Le Donald, la France et l’ouvre-boîte
par Alexandre Gerbi
mercredi 26 février 2025
Particulièrement comique ce qui se passe en ce moment. Une France politiquement paralysée, en totale perdition, menacée d’implosion, voit se déployer un spectacle imbitable : celui du Donald qui agit tous azimuts, sulfateuse montée sur mitrailleuse, mèche d’or au vent. Avec Macron, serpillière particulièrement spongieuse le 24 février à Washington, lui léchant les bottes. De leur côté, les Français, réduits à un ectoplasme de peuple qui ne sait même plus qui il est, la cervelle farcie d’inepties politiques, de mensonges historiques, de certitudes absurdes, de droite comme de gauche, ne comprennent rien au phénomène Trump. Erreur 404. Douche froide surpuissante pour peuple racrapoté. Si seulement la bêtise pouvait partir comme la crasse…
Les baffes dans la gueule qu’inflige Trump à la France, ou plutôt à sa pitoyable direction politique, se multiplient. L’une des plus belles gifles est sans doute le rappel d’un des piliers fondamentaux de la politique avec un grand P, totalement oubliée des Français : l’importance de la question territoriale.
==================================================
CONSIGNE:
Répondez à ces questions sur l'article consacré à Trump et à la France :
1. De quel jour l'article est-il daté ?
2. Dans quelle ville et à quelle date Macron est-il évoqué ?
3. Quel pilier de la politique l'auteur dit-il totalement oublié des Français ?
Les enregistrements n'ont pas à être consultés.

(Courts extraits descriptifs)
==================================================
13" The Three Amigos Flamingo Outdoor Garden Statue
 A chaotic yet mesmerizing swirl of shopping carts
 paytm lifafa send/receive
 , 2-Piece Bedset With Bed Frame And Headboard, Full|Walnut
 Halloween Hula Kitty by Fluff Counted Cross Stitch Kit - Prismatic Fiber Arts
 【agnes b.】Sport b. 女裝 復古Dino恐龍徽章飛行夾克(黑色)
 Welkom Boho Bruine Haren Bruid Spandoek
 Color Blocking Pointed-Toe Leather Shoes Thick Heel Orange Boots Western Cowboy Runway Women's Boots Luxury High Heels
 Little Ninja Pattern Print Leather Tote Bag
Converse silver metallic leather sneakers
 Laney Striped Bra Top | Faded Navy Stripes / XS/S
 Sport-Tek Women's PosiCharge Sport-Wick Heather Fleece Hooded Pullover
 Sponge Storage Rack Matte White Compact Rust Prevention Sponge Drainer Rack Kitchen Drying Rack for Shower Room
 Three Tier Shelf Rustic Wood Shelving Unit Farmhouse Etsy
==================================================
RÉPONSE:
1. Du mercredi 26 février 2025.
2. À Washington, le 24 février.
3. L'importance de la question territoriale.